Foreign Language- German II
• COURSE OVERVIEW: German II expands students' understanding of the German language and culture, presenting language organized by topic and expanding grammar and vocabulary. Students are taught about past and future tense, as well as how to talk about the body, clothing, shopping, the market, vacation, travel, sports, and recreation, etc.
• Unit 1 - Clothing and Shopping This unit discusses the future tense, demonstrating with the word verden. Next present perfect tense is explored, including using a participle and haben/sem. The unit continues with a vocabulary session on verbs about clothing and shopping, an irregular verb review, and how to speak about how things look. The unit concludes with a discussion of how to ask what kind or type something is and a vocabulary session on nouns about clothing and shopping.
• Unit 2 - Case This unit explores definite and indefinite articles and possessive adjectives. Next, the nominative case for the sentence subject, the accusative case for the sentence direct object, and the dative case for the sentence indirect object are discussed. Finally, students are introduced to clothing and shopping nouns.
• Unit 3 - Around the House In this unit students are taught household nouns and verbs, accusative and dative prepositions, when to use the preposition zu versus the preposition nach, and how to navigate multi-level buildings. This is followed by a discussion of nominative, accusative, and dative pronouns and when it is appropriate to use pronouns. The unit concludes with a discussion of household nouns, how to change the direct or indirect object to a pronoun, and changing the direct object to a pronoun with an indirect object.

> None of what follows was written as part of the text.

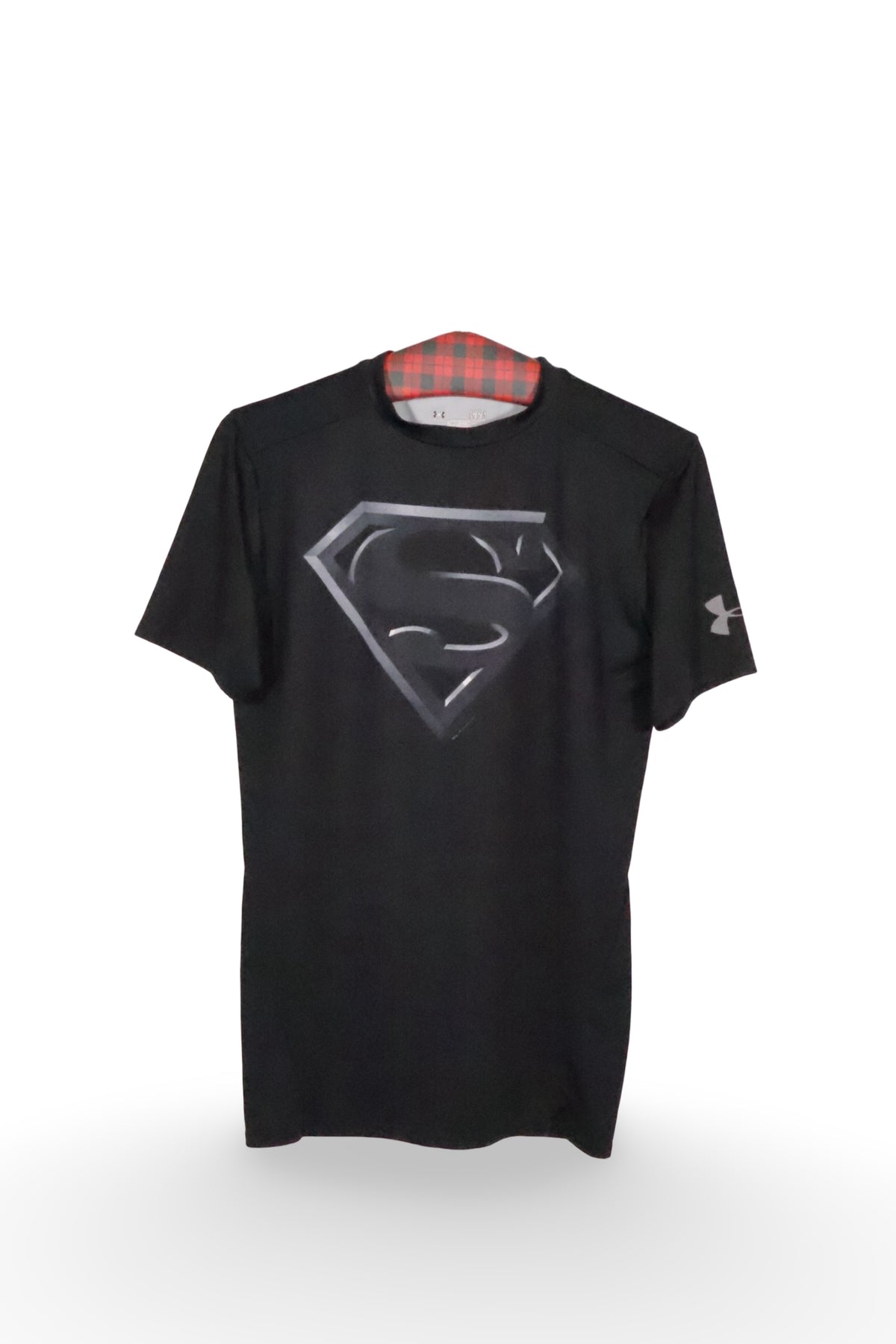Tricou Under Armour - marimea S - Barbati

• Unit 4 -Words Describing the Body This unit focuses on the words describing the body. Students learn body part nouns and verbs, as well as words for feelings, illnesses, and abilities. In addition, the unit discusses accusative and dative reflexive verbs, and adjective endings.
• Unit 5 - Transportation and Travel This unit discusses travel. Students are taught nouns and verbs to use when speaking about travel, about public transportation in Germany, and about how to navigate the Berlin subway. Also covered are purchasing a train ticket at a vending machine (automat), and using coordinating conjunctions.
• Unit 6 - Vacationing in Germany In this unit, students are taught verbs about vacationing in Germany. Also discussed are modal verbs -- simple past tense -- and modal verbs in simple past tense. The unit concludes with irregular verbs and verb-endings, and mixed prepositions.
• Unit 7 - On the Farm In this unit students learn words that would be used at a farm. It covers covers both farm nouns and farm verbs, followed by infinitive verbs used as nouns, and genitive case introduction.
• Unit 8 - Sports and Recreation This unit focuses on sports and recreation. Lessons introduce verbs and nouns about these subjects, about watching TV, and about the game of soccer. Also introduced is the genitive case.
• Unit 9 - Eating Out In this unit students are taught words they will need when eating at a restaurant. Nouns and verbs about restaurants are introduced, along with restaurant culture and phrases. Also discussed are different ways to order food and words used for paying the bill.
• Unit 10 - At the Market This unit explores shopping at the market. Market nouns are discussed, and students are introduced to Germany's market culture as well as German pricing.